Reputation: 75
While I was trying to perform a paired Wilcoxon test for the variable "Metabolite", I noticed different p-values between wilcox_test()
& wilcox.test()
when I tested the following variable:
structure(list(Visit = structure(c(1L, 1L, 1L, 1L, 1L, 1L, 1L,
1L, 1L, 1L, 1L, 1L, 1L, 1L, 1L, 1L, 1L, 1L, 1L, 1L, 1L, 1L, 1L,
1L, 1L, 1L, 1L, 1L, 2L, 2L, 2L, 2L, 2L, 2L, 2L, 2L, 2L, 2L, 2L,
2L, 2L, 2L, 2L, 2L, 2L, 2L, 2L, 2L, 2L, 2L, 2L, 2L, 2L, 2L, 2L,
2L), .Label = c("BSL", "LV"), class = "factor"), Metabolite = c(NA,
9.602, 9.0102, 4.524, 3.75, NA, 6.596, 7.065, 6.877, NA, NA,
10.1846, 13.521, 7.8219, NA, 4.9149, 4.0754, 4.7635, 8.8554,
4.3442, NA, 16.659, NA, 3.698, 6.623, 5.158, 11.719, 3.206, NA,
2.225, 7.417, 1.42, NA, NA, 2.752, 6.504, 7.594, 6.652, NA, NA,
3.784, 2.7311, 4.1749, 2.6659, 0.5592, NA, 4.2326, 4.3808, 3.624,
4.29, 7.098, 6.532, 3.699, 9.297, 8.275, NA)), class = "data.frame", row.names = c(NA,
-56L))
# The p-value derived from result 1 (p=0.0079) is different from that from result 2 (p=0.003279):
result1 <- wilcox_test(data=Data_pairs, Metabolite~Visit, paired = TRUE)
# A tibble: 1 x 7
#.y. group1 group2 n1 n2 statistic p
#* <chr> <chr> <chr> <int> <int> <dbl> <dbl>
# 1 Metabolite BSL LV 28 28 131 0.0079
result2 <- wilcox.test(data=Data_pairs, Metabolite~Visit, paired = TRUE)
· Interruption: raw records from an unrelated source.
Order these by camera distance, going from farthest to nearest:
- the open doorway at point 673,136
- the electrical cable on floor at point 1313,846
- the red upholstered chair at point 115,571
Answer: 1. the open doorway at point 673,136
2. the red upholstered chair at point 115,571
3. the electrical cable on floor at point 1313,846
# Wilcoxon signed rank exact test
#data: Metabolite by Visit
#V = 197, p-value = 0.003279
#alternative hypothesis: true location shift is not equal to 0
Using different statistical software, it seems that the wrong p-value is that derived from result2
.
Is there any suggestion/advice on how to correct my code and what is the reason for this difference?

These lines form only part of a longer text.